124 Ark. 505 | Ark. | 1916

Hart, J.,

(after stating the facts). (1-2) At common law, contracts of insurance were not required to be in writing originally, and in the absence of any statutory prohibition a parol contract of that character will be valid. This is conceded to be the law by counsel for the defendant. The record, however, shows that if any verbal agreement was made, it was entered into between the parties a few days before the old policy expired. It is the contention of counsel for defendant that a parol contract of insurance, ip order to be enforceable, must not be executory but must take effect immediately on the making of the agreement. We do not deem it necessary to decide this question. The agent of - the insurance company was authorized to issue policies and to take renewals thereof. He was not required to receive the premium in advance as a condition precedent to making a parol contract to renew the policy, but had the authority to make the renewal on a credit. Under our own decisions this authorized him to make a preliminary contract, binding upon the defendant, to be consummated by filling out and delivering -a policy pursuant thereto. King v. Cox, 63 Ark. 204; Phoenix Ins. Co. v. Hale, 67 Ark. 433; Cooksey v. Mut. L. Ins. Co., 73 Ark. 117; Brickey v. Continental Gin Co., 113 Ark. 15. In the case of King v.
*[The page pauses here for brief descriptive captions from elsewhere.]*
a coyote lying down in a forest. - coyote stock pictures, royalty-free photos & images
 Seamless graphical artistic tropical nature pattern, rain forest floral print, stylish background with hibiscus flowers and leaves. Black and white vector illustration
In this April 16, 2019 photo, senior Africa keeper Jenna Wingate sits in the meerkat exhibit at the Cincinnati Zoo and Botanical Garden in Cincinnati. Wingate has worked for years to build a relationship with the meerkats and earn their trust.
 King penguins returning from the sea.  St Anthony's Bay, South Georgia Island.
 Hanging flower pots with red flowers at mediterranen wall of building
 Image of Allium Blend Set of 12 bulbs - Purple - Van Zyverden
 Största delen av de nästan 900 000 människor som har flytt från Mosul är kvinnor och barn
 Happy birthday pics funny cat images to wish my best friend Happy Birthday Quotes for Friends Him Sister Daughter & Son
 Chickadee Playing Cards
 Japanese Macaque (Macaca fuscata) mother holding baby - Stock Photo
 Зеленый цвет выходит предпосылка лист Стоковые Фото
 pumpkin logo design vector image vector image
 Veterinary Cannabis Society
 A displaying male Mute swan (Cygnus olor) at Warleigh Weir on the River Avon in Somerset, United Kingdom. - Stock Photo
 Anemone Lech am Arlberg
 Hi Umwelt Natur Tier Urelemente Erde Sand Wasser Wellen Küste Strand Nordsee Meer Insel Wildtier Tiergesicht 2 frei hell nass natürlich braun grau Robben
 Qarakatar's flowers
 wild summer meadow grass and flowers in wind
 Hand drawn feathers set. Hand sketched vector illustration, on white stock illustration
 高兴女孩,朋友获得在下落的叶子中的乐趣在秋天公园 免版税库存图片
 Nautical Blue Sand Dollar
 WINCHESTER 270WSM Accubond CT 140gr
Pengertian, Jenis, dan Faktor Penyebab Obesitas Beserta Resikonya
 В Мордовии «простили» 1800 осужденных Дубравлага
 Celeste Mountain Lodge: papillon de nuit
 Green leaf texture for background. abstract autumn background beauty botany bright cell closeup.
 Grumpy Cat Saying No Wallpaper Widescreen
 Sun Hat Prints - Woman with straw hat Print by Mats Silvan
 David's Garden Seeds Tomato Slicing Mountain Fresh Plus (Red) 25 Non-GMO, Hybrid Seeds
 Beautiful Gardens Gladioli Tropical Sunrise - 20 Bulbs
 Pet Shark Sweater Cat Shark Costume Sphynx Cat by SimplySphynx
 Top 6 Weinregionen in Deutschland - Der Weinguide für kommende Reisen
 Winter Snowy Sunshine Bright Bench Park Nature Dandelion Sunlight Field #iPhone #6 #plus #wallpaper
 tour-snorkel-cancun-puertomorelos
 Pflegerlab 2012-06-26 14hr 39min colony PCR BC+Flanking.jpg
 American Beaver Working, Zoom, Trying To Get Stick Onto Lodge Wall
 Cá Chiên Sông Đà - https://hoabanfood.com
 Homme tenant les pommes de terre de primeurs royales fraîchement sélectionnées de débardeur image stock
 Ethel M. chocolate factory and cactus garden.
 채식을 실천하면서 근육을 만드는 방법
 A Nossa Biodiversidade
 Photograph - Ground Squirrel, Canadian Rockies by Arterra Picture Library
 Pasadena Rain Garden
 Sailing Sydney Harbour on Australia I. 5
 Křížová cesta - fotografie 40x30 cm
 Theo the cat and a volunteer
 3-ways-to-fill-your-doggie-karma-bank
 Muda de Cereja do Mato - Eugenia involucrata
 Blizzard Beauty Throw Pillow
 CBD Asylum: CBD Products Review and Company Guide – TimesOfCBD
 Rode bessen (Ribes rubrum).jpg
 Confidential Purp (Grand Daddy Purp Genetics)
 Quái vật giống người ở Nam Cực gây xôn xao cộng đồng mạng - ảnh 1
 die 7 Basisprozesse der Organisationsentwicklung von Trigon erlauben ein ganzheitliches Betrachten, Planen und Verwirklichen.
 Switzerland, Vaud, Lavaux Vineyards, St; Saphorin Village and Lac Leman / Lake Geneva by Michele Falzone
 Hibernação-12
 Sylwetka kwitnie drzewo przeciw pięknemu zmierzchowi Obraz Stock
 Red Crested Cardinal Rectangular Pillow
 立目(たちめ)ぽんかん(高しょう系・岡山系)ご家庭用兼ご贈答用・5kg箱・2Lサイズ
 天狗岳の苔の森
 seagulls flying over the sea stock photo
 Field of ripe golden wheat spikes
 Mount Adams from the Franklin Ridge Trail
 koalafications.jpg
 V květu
Cox, supra, the court said: “An oral contract for insurance is not within the statute of frauds, and if supported by a valuable consideration, and free from, fraud, and made by competent parties, is binding, though the premium be not paid at the time, if credit be given, or it appears from the circumstances and the situation of the parties that payment of the premium at the time was not exacted.” In the case of McCabe v. The Aetna Insurance Co., 47 L. R. A. 641, the court said that it is well settled that an insurance company can, by a preliminary parol contract, bind itself to issue or to renew a- policy in the future, and further held that prepayment of the premium for .a renewal is not essential to the validity of such preliminary agreement to renew. Many cases are cited which sustain the opinion, and among them is the case of King v. Cox, 63 Ark. 204.

(3-4) It is next contended that the court erred in refusing to instruct the jury that the burden of proving that its agent renewed the insurance was upon the plaintiff and that before the jury could find for the plaintiff on that issue, the evidence must be clear and convincing. The court did instruct the jury that the burden was upon the plaintiff to establish the parol contract of renewal and that the plaintiff must establish that by a preponderance of the evidence.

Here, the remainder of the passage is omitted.